▸ REQUIRED TASK: Please copy the listing below word for word, from its first line through the line containing "Segment regions of", including that line. Leave the pictures out.

▸ MATERIALS PROVIDED:

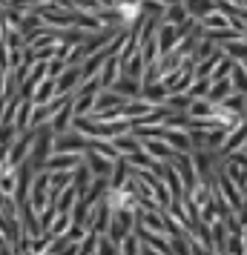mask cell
<instances>
[{"label": "cell", "mask_w": 247, "mask_h": 255, "mask_svg": "<svg viewBox=\"0 0 247 255\" xmlns=\"http://www.w3.org/2000/svg\"><path fill=\"white\" fill-rule=\"evenodd\" d=\"M115 12H118V17H121V20H135L141 9H138V3L132 0V3H118V6H115Z\"/></svg>", "instance_id": "1"}]
</instances>
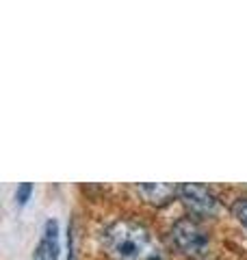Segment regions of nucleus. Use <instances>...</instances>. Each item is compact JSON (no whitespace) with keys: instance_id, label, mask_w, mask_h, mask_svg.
I'll use <instances>...</instances> for the list:
<instances>
[{"instance_id":"obj_1","label":"nucleus","mask_w":247,"mask_h":260,"mask_svg":"<svg viewBox=\"0 0 247 260\" xmlns=\"http://www.w3.org/2000/svg\"><path fill=\"white\" fill-rule=\"evenodd\" d=\"M102 247L113 260H167L165 247L154 232L130 217L115 219L104 228Z\"/></svg>"},{"instance_id":"obj_2","label":"nucleus","mask_w":247,"mask_h":260,"mask_svg":"<svg viewBox=\"0 0 247 260\" xmlns=\"http://www.w3.org/2000/svg\"><path fill=\"white\" fill-rule=\"evenodd\" d=\"M171 241L174 245L182 251L184 256L200 258L208 251L210 239L206 228L202 225L200 219H195L193 215H184L171 225Z\"/></svg>"},{"instance_id":"obj_3","label":"nucleus","mask_w":247,"mask_h":260,"mask_svg":"<svg viewBox=\"0 0 247 260\" xmlns=\"http://www.w3.org/2000/svg\"><path fill=\"white\" fill-rule=\"evenodd\" d=\"M178 198L182 200L189 215H193L195 219H208L219 213V198L204 184H195V182L180 184Z\"/></svg>"},{"instance_id":"obj_4","label":"nucleus","mask_w":247,"mask_h":260,"mask_svg":"<svg viewBox=\"0 0 247 260\" xmlns=\"http://www.w3.org/2000/svg\"><path fill=\"white\" fill-rule=\"evenodd\" d=\"M137 193L154 206H165L174 198H178L180 184H167V182H145V184H135Z\"/></svg>"},{"instance_id":"obj_5","label":"nucleus","mask_w":247,"mask_h":260,"mask_svg":"<svg viewBox=\"0 0 247 260\" xmlns=\"http://www.w3.org/2000/svg\"><path fill=\"white\" fill-rule=\"evenodd\" d=\"M232 215L243 228H247V198H236L232 202Z\"/></svg>"},{"instance_id":"obj_6","label":"nucleus","mask_w":247,"mask_h":260,"mask_svg":"<svg viewBox=\"0 0 247 260\" xmlns=\"http://www.w3.org/2000/svg\"><path fill=\"white\" fill-rule=\"evenodd\" d=\"M30 195H33V184L30 182H22L18 189H15V204L24 206L30 200Z\"/></svg>"},{"instance_id":"obj_7","label":"nucleus","mask_w":247,"mask_h":260,"mask_svg":"<svg viewBox=\"0 0 247 260\" xmlns=\"http://www.w3.org/2000/svg\"><path fill=\"white\" fill-rule=\"evenodd\" d=\"M33 260H54L52 254L48 251V247L44 245V241H39V245L35 249V254H33Z\"/></svg>"}]
</instances>
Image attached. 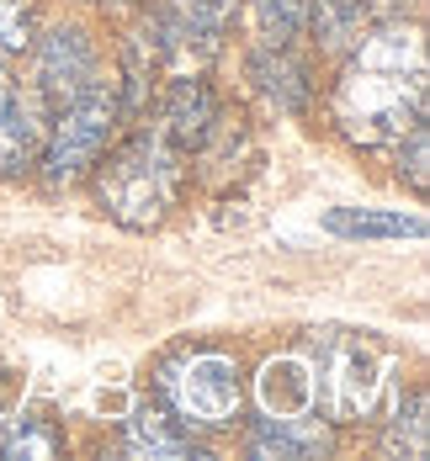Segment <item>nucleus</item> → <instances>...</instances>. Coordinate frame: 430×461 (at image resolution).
Segmentation results:
<instances>
[{
    "mask_svg": "<svg viewBox=\"0 0 430 461\" xmlns=\"http://www.w3.org/2000/svg\"><path fill=\"white\" fill-rule=\"evenodd\" d=\"M117 128V91L96 80L86 95H75L69 106H59L53 117V133H48L43 149V165H48V181H75L96 165V154L106 149Z\"/></svg>",
    "mask_w": 430,
    "mask_h": 461,
    "instance_id": "nucleus-3",
    "label": "nucleus"
},
{
    "mask_svg": "<svg viewBox=\"0 0 430 461\" xmlns=\"http://www.w3.org/2000/svg\"><path fill=\"white\" fill-rule=\"evenodd\" d=\"M32 0H0V53H22L32 48Z\"/></svg>",
    "mask_w": 430,
    "mask_h": 461,
    "instance_id": "nucleus-18",
    "label": "nucleus"
},
{
    "mask_svg": "<svg viewBox=\"0 0 430 461\" xmlns=\"http://www.w3.org/2000/svg\"><path fill=\"white\" fill-rule=\"evenodd\" d=\"M213 122H218L213 91H207L202 80H176V86H170V101H165V128H170V139L181 143V149H197V143H207Z\"/></svg>",
    "mask_w": 430,
    "mask_h": 461,
    "instance_id": "nucleus-9",
    "label": "nucleus"
},
{
    "mask_svg": "<svg viewBox=\"0 0 430 461\" xmlns=\"http://www.w3.org/2000/svg\"><path fill=\"white\" fill-rule=\"evenodd\" d=\"M11 95H16V86H11V69H5V64H0V106H5V101H11Z\"/></svg>",
    "mask_w": 430,
    "mask_h": 461,
    "instance_id": "nucleus-21",
    "label": "nucleus"
},
{
    "mask_svg": "<svg viewBox=\"0 0 430 461\" xmlns=\"http://www.w3.org/2000/svg\"><path fill=\"white\" fill-rule=\"evenodd\" d=\"M64 451V435L59 429H48L43 419L32 414H16L0 424V456H22V461H43V456H59Z\"/></svg>",
    "mask_w": 430,
    "mask_h": 461,
    "instance_id": "nucleus-15",
    "label": "nucleus"
},
{
    "mask_svg": "<svg viewBox=\"0 0 430 461\" xmlns=\"http://www.w3.org/2000/svg\"><path fill=\"white\" fill-rule=\"evenodd\" d=\"M170 181H176V165H170L165 143L133 139L101 165L96 196L123 229H154L165 218V207H170Z\"/></svg>",
    "mask_w": 430,
    "mask_h": 461,
    "instance_id": "nucleus-2",
    "label": "nucleus"
},
{
    "mask_svg": "<svg viewBox=\"0 0 430 461\" xmlns=\"http://www.w3.org/2000/svg\"><path fill=\"white\" fill-rule=\"evenodd\" d=\"M382 387V361L372 345L361 339H334L325 334V393H330V414L345 424V419H361L372 409Z\"/></svg>",
    "mask_w": 430,
    "mask_h": 461,
    "instance_id": "nucleus-5",
    "label": "nucleus"
},
{
    "mask_svg": "<svg viewBox=\"0 0 430 461\" xmlns=\"http://www.w3.org/2000/svg\"><path fill=\"white\" fill-rule=\"evenodd\" d=\"M325 229L334 239H420L425 218L420 212H378V207H330Z\"/></svg>",
    "mask_w": 430,
    "mask_h": 461,
    "instance_id": "nucleus-10",
    "label": "nucleus"
},
{
    "mask_svg": "<svg viewBox=\"0 0 430 461\" xmlns=\"http://www.w3.org/2000/svg\"><path fill=\"white\" fill-rule=\"evenodd\" d=\"M382 446L404 456H425V393H409V403H398V419Z\"/></svg>",
    "mask_w": 430,
    "mask_h": 461,
    "instance_id": "nucleus-17",
    "label": "nucleus"
},
{
    "mask_svg": "<svg viewBox=\"0 0 430 461\" xmlns=\"http://www.w3.org/2000/svg\"><path fill=\"white\" fill-rule=\"evenodd\" d=\"M160 393L187 424L224 429L239 414V366L229 356H181L160 371Z\"/></svg>",
    "mask_w": 430,
    "mask_h": 461,
    "instance_id": "nucleus-4",
    "label": "nucleus"
},
{
    "mask_svg": "<svg viewBox=\"0 0 430 461\" xmlns=\"http://www.w3.org/2000/svg\"><path fill=\"white\" fill-rule=\"evenodd\" d=\"M367 5H372L378 16H398V11H404V0H367Z\"/></svg>",
    "mask_w": 430,
    "mask_h": 461,
    "instance_id": "nucleus-20",
    "label": "nucleus"
},
{
    "mask_svg": "<svg viewBox=\"0 0 430 461\" xmlns=\"http://www.w3.org/2000/svg\"><path fill=\"white\" fill-rule=\"evenodd\" d=\"M303 22L314 27V38H319L325 53H345L361 38V0H308Z\"/></svg>",
    "mask_w": 430,
    "mask_h": 461,
    "instance_id": "nucleus-14",
    "label": "nucleus"
},
{
    "mask_svg": "<svg viewBox=\"0 0 430 461\" xmlns=\"http://www.w3.org/2000/svg\"><path fill=\"white\" fill-rule=\"evenodd\" d=\"M303 16H308V0H255V32L266 48L287 43L303 27Z\"/></svg>",
    "mask_w": 430,
    "mask_h": 461,
    "instance_id": "nucleus-16",
    "label": "nucleus"
},
{
    "mask_svg": "<svg viewBox=\"0 0 430 461\" xmlns=\"http://www.w3.org/2000/svg\"><path fill=\"white\" fill-rule=\"evenodd\" d=\"M128 456H149V461H165V456H191V435L176 429V419L165 414H133L128 419V435H123Z\"/></svg>",
    "mask_w": 430,
    "mask_h": 461,
    "instance_id": "nucleus-13",
    "label": "nucleus"
},
{
    "mask_svg": "<svg viewBox=\"0 0 430 461\" xmlns=\"http://www.w3.org/2000/svg\"><path fill=\"white\" fill-rule=\"evenodd\" d=\"M425 117V43L409 22H382L356 38L351 69L334 86V122L361 149L404 139Z\"/></svg>",
    "mask_w": 430,
    "mask_h": 461,
    "instance_id": "nucleus-1",
    "label": "nucleus"
},
{
    "mask_svg": "<svg viewBox=\"0 0 430 461\" xmlns=\"http://www.w3.org/2000/svg\"><path fill=\"white\" fill-rule=\"evenodd\" d=\"M398 176H409L415 191H425V122H415L398 139Z\"/></svg>",
    "mask_w": 430,
    "mask_h": 461,
    "instance_id": "nucleus-19",
    "label": "nucleus"
},
{
    "mask_svg": "<svg viewBox=\"0 0 430 461\" xmlns=\"http://www.w3.org/2000/svg\"><path fill=\"white\" fill-rule=\"evenodd\" d=\"M112 5H128V0H112Z\"/></svg>",
    "mask_w": 430,
    "mask_h": 461,
    "instance_id": "nucleus-22",
    "label": "nucleus"
},
{
    "mask_svg": "<svg viewBox=\"0 0 430 461\" xmlns=\"http://www.w3.org/2000/svg\"><path fill=\"white\" fill-rule=\"evenodd\" d=\"M255 86L271 95L282 112H303V101H308V80H303V64L287 53V43L266 48V53H255Z\"/></svg>",
    "mask_w": 430,
    "mask_h": 461,
    "instance_id": "nucleus-12",
    "label": "nucleus"
},
{
    "mask_svg": "<svg viewBox=\"0 0 430 461\" xmlns=\"http://www.w3.org/2000/svg\"><path fill=\"white\" fill-rule=\"evenodd\" d=\"M43 154V122L27 95H11L0 106V176H22Z\"/></svg>",
    "mask_w": 430,
    "mask_h": 461,
    "instance_id": "nucleus-8",
    "label": "nucleus"
},
{
    "mask_svg": "<svg viewBox=\"0 0 430 461\" xmlns=\"http://www.w3.org/2000/svg\"><path fill=\"white\" fill-rule=\"evenodd\" d=\"M261 403L266 414H308L314 403V371L297 356H277L271 366L261 371Z\"/></svg>",
    "mask_w": 430,
    "mask_h": 461,
    "instance_id": "nucleus-11",
    "label": "nucleus"
},
{
    "mask_svg": "<svg viewBox=\"0 0 430 461\" xmlns=\"http://www.w3.org/2000/svg\"><path fill=\"white\" fill-rule=\"evenodd\" d=\"M96 86V48L80 27H53L38 43V91L53 106H69Z\"/></svg>",
    "mask_w": 430,
    "mask_h": 461,
    "instance_id": "nucleus-6",
    "label": "nucleus"
},
{
    "mask_svg": "<svg viewBox=\"0 0 430 461\" xmlns=\"http://www.w3.org/2000/svg\"><path fill=\"white\" fill-rule=\"evenodd\" d=\"M250 451H255V456H277V461L325 456V451H330V429L314 424V419H303V414H271V419L255 424Z\"/></svg>",
    "mask_w": 430,
    "mask_h": 461,
    "instance_id": "nucleus-7",
    "label": "nucleus"
}]
</instances>
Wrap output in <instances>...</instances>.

▸ ANSWER:
mask cell
<instances>
[{"label": "cell", "mask_w": 247, "mask_h": 255, "mask_svg": "<svg viewBox=\"0 0 247 255\" xmlns=\"http://www.w3.org/2000/svg\"><path fill=\"white\" fill-rule=\"evenodd\" d=\"M115 12H118V17H121V20H135L141 9H138V3L132 0V3H118V6H115Z\"/></svg>", "instance_id": "1"}]
</instances>
Segment regions of nucleus. Use <instances>...</instances>. Each item is compact JSON (no whitespace) with keys: instance_id, label, mask_w, mask_h, mask_svg.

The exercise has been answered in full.